Tequila is the spirit of choice for winter drinks at Copa d’Oro, a Santa Monica, Calif., bar known for its fresh, local and seasonal mixology, reported head barman Vincenzo Marianella. He plans to use 100-percent blue agave tequila in all three age grades — blanco, reposado and anejo — in drinks with tangerines, blood oranges and grapefruits. The pungent Mexican distillate lends libations a special character. “I use blanco for citrus cocktails, reposado for drinks with Champagne and anejo to add aromatics to an Old Fashioned- or Manhattan-style drink,” said Marianella.

On blustery Chicago days, shoppers duck out of Michigan Avenue stores and into The Bar of the InterContinental Chicago hotel for a restorative Pumpkin Pie Martini. What sets this drink apart from similar martinis is a base of slowly roasted fresh pumpkin made in house, according to food and beverage operations manager Kingson Kok. The cooked pumpkin is pureed and blended with vanilla-flavored bourbon, crème de cacao and cream.

“You can really taste the freshness of the pumpkin,” said Kok. Another seasonal hit is the Pear-a-Dise in Autumn Martini, which melds Absolut and Absolut Pear vodkas with muddled plum, honey syrup and lemon juice.

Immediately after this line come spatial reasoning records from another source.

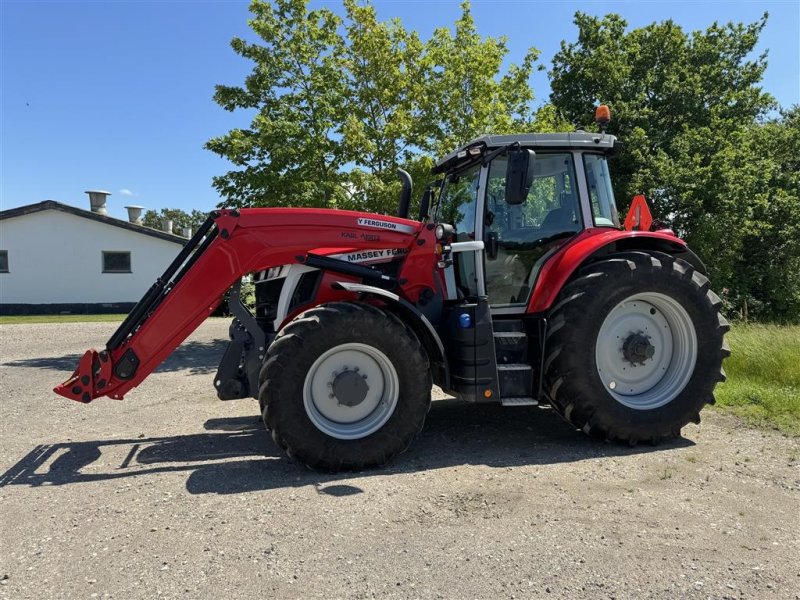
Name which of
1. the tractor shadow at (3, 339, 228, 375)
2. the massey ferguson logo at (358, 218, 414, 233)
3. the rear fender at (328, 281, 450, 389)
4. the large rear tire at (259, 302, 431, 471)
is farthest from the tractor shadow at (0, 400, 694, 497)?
the tractor shadow at (3, 339, 228, 375)

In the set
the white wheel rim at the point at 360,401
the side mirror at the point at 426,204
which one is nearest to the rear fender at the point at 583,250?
the white wheel rim at the point at 360,401

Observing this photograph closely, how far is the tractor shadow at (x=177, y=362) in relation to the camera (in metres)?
9.40

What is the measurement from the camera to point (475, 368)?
4578 mm

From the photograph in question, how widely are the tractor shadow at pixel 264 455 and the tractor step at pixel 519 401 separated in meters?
0.41

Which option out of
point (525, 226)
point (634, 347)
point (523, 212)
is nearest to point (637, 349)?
point (634, 347)

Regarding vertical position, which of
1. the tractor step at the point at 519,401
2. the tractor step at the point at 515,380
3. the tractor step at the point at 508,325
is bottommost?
the tractor step at the point at 519,401

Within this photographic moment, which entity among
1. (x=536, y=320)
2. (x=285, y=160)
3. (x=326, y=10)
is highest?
(x=326, y=10)

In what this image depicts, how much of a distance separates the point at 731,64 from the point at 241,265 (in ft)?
71.5

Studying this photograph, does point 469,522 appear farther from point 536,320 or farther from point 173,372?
point 173,372

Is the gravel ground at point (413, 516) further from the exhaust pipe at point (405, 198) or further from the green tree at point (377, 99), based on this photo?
the green tree at point (377, 99)

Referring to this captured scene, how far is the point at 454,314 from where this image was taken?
4754 mm

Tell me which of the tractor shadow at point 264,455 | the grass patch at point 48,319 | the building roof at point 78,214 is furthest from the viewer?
the building roof at point 78,214

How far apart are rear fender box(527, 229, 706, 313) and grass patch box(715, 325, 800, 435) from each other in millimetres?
1859

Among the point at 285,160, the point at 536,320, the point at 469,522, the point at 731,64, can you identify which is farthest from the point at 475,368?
the point at 731,64
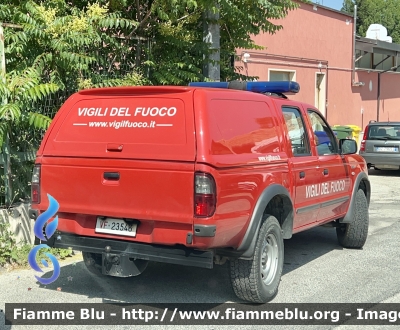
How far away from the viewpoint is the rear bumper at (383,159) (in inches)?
625

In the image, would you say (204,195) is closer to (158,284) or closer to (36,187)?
(36,187)

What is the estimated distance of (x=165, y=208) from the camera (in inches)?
181

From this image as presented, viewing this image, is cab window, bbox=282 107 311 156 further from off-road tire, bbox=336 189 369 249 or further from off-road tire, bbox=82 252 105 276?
off-road tire, bbox=82 252 105 276

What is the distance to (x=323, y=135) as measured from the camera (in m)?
7.10

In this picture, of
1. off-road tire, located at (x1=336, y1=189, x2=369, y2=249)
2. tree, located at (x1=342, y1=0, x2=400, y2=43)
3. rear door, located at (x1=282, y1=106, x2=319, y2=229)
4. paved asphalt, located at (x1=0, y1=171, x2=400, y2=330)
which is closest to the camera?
paved asphalt, located at (x1=0, y1=171, x2=400, y2=330)

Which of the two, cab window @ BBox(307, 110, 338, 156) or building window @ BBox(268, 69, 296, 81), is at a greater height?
building window @ BBox(268, 69, 296, 81)

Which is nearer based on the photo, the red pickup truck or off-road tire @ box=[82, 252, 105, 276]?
the red pickup truck

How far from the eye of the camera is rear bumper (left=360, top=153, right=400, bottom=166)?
15.9 meters

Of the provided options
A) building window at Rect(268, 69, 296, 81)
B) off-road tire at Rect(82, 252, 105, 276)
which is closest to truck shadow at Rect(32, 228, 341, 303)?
off-road tire at Rect(82, 252, 105, 276)

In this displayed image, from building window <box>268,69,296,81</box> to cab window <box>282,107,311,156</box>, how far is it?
12.0 m

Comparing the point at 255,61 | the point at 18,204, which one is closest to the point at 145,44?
the point at 18,204

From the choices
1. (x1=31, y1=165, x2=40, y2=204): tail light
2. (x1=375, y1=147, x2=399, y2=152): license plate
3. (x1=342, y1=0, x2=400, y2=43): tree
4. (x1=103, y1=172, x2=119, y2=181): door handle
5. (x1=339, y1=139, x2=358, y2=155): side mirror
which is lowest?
(x1=375, y1=147, x2=399, y2=152): license plate

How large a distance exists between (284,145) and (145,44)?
421 centimetres

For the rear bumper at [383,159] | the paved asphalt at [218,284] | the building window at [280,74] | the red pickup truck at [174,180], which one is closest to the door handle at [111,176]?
the red pickup truck at [174,180]
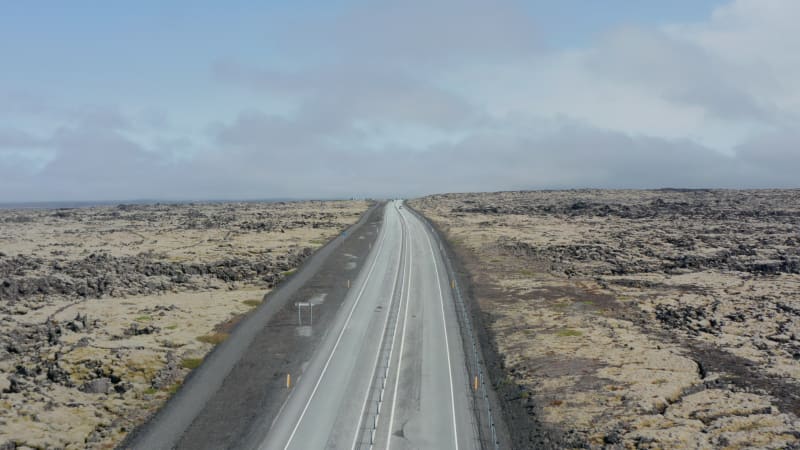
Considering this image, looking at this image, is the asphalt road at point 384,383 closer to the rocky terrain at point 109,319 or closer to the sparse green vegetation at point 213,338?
the sparse green vegetation at point 213,338

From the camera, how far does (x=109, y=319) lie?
4531cm

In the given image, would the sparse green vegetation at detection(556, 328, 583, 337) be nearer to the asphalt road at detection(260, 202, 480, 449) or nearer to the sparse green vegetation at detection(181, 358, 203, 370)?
the asphalt road at detection(260, 202, 480, 449)

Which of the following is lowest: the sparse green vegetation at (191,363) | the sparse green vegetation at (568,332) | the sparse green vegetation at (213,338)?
the sparse green vegetation at (191,363)

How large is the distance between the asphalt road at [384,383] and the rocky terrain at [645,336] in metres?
3.56

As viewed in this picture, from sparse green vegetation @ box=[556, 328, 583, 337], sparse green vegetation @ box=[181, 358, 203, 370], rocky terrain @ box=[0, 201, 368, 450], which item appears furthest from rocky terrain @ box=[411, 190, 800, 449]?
rocky terrain @ box=[0, 201, 368, 450]

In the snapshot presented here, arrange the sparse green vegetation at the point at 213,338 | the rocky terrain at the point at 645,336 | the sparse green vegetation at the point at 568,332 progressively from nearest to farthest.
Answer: the rocky terrain at the point at 645,336
the sparse green vegetation at the point at 213,338
the sparse green vegetation at the point at 568,332

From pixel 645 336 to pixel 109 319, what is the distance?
4677 centimetres

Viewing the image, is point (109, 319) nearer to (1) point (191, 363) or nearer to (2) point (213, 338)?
(2) point (213, 338)

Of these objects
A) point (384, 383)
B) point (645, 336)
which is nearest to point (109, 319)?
point (384, 383)

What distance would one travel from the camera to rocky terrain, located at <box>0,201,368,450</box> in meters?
28.3

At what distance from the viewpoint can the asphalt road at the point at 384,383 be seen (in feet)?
84.6

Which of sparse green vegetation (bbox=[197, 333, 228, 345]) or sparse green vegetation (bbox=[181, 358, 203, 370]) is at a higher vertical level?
sparse green vegetation (bbox=[197, 333, 228, 345])

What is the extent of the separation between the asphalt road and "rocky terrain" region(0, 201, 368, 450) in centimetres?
938

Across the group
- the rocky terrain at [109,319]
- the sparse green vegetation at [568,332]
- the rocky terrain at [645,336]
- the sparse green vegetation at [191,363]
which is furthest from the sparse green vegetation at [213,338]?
the sparse green vegetation at [568,332]
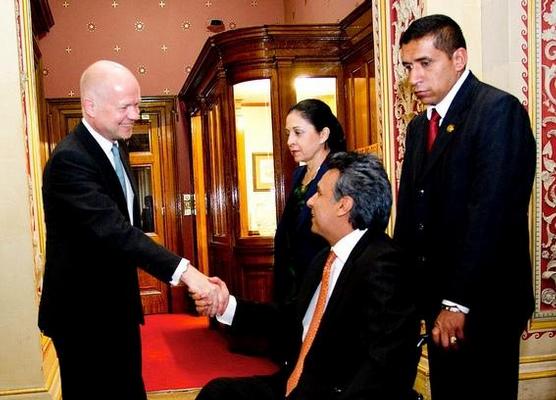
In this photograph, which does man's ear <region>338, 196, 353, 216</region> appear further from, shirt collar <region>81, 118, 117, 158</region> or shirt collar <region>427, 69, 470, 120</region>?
shirt collar <region>81, 118, 117, 158</region>

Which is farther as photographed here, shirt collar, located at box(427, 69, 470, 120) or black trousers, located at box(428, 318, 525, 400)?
shirt collar, located at box(427, 69, 470, 120)

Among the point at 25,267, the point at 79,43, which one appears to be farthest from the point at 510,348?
the point at 79,43

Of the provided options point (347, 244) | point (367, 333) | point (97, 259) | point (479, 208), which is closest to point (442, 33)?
point (479, 208)

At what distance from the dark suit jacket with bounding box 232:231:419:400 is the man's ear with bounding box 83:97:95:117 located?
109cm

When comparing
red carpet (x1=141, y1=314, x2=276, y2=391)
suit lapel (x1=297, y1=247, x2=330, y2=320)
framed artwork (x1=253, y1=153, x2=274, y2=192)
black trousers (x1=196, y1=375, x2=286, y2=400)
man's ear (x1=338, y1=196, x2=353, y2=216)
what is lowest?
red carpet (x1=141, y1=314, x2=276, y2=391)

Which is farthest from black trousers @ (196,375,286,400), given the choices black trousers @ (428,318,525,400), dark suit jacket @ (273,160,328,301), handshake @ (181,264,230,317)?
dark suit jacket @ (273,160,328,301)

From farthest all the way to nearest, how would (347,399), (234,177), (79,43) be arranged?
1. (79,43)
2. (234,177)
3. (347,399)

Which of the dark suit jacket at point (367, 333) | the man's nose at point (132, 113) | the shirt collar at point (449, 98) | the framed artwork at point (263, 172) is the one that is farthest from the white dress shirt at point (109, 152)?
the framed artwork at point (263, 172)

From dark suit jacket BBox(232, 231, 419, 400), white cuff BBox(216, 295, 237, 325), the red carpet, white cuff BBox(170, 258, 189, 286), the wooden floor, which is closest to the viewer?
dark suit jacket BBox(232, 231, 419, 400)

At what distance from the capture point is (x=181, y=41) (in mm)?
6773

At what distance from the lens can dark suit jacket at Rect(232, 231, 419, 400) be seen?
1.53 m

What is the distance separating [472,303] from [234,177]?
319 cm

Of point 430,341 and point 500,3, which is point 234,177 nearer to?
point 500,3

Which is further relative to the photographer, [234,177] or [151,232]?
[151,232]
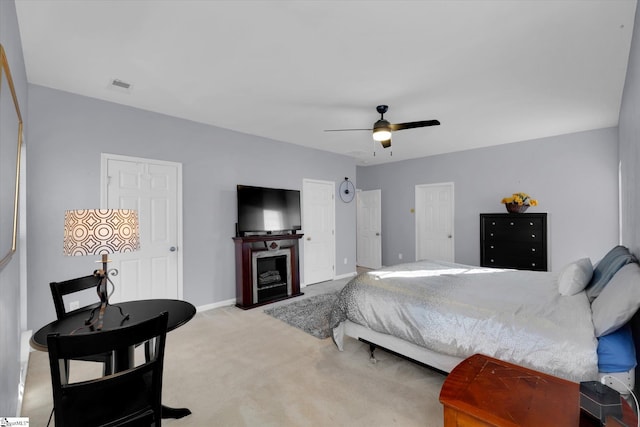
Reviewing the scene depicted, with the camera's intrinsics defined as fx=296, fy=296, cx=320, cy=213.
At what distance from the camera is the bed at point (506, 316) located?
5.19 feet

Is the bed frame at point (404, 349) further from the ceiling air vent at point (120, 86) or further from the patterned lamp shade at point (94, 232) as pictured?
the ceiling air vent at point (120, 86)

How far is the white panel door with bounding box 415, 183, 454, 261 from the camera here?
5980mm

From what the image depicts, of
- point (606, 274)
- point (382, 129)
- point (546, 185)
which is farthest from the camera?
point (546, 185)

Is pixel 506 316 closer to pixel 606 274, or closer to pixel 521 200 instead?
pixel 606 274

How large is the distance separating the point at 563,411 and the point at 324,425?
1.30m

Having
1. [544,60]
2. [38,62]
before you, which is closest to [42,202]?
[38,62]

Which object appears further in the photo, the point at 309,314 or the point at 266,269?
the point at 266,269

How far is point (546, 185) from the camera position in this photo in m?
4.83

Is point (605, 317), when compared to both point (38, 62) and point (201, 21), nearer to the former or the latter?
point (201, 21)

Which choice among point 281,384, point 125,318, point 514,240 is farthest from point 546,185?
point 125,318

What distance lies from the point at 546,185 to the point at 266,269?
4.72 meters

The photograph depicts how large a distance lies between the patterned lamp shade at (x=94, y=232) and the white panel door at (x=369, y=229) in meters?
6.00

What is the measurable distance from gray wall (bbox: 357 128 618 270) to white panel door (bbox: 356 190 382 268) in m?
0.64

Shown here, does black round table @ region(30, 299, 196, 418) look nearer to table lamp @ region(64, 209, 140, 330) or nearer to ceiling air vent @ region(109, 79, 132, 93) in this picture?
table lamp @ region(64, 209, 140, 330)
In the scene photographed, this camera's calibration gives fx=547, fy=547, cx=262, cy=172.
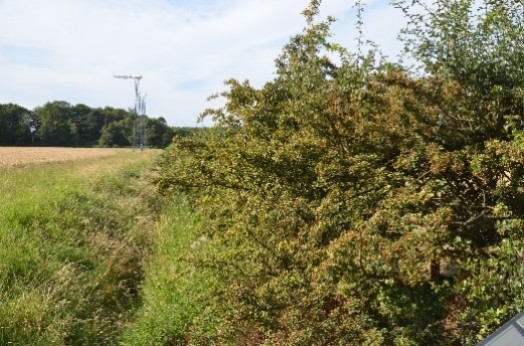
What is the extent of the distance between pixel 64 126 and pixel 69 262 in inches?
2890

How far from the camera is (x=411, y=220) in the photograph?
4594 mm

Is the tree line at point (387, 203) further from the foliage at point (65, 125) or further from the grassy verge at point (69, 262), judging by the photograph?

At the fine-dining spot one sixtyblue, one of the Michael Jordan Restaurants in Chicago, the Persimmon Spice cocktail sports layers of flavors. It calls for tart persimmons muddled with aged rum and cinnamon schnapps, plus honey crisp apple juice for sweetening. On the whimsical side is the Grinch, a green martini with vanilla vodka, white chocolate liqueur and pistachio syrup.

“There’s warmth, sweetness and a really comforting aspect to the Grinch,” said wine director Lawrence Colburn.